» **Exercise aim**:
Output the records below in full, word for word; pictures do not belong in it.

» **Information provided**:

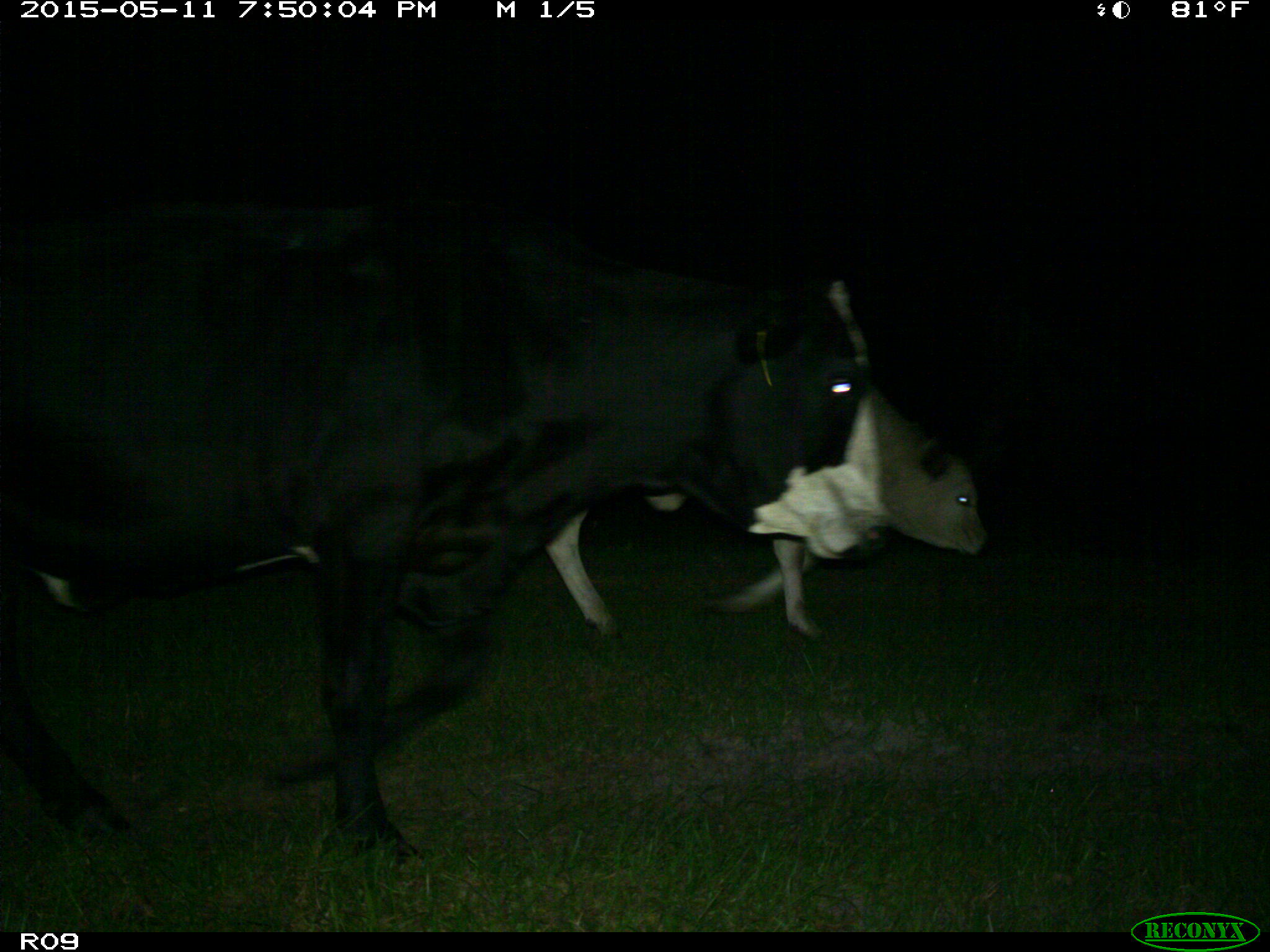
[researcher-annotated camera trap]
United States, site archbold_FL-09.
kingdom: Animalia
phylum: Chordata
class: Mammalia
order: Artiodactyla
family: Bovidae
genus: Bos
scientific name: Bos taurus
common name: domestic cow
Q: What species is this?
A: Bos taurus (domestic cow).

» **Solution for this task**:
[researcher-annotated camera trap]
United States, site archbold_FL-09.
kingdom: Animalia
phylum: Chordata
class: Mammalia
order: Artiodactyla
family: Bovidae
genus: Bos
scientific name: Bos taurus
common name: domestic cow
Q: What species is this?
A: Bos taurus (domestic cow).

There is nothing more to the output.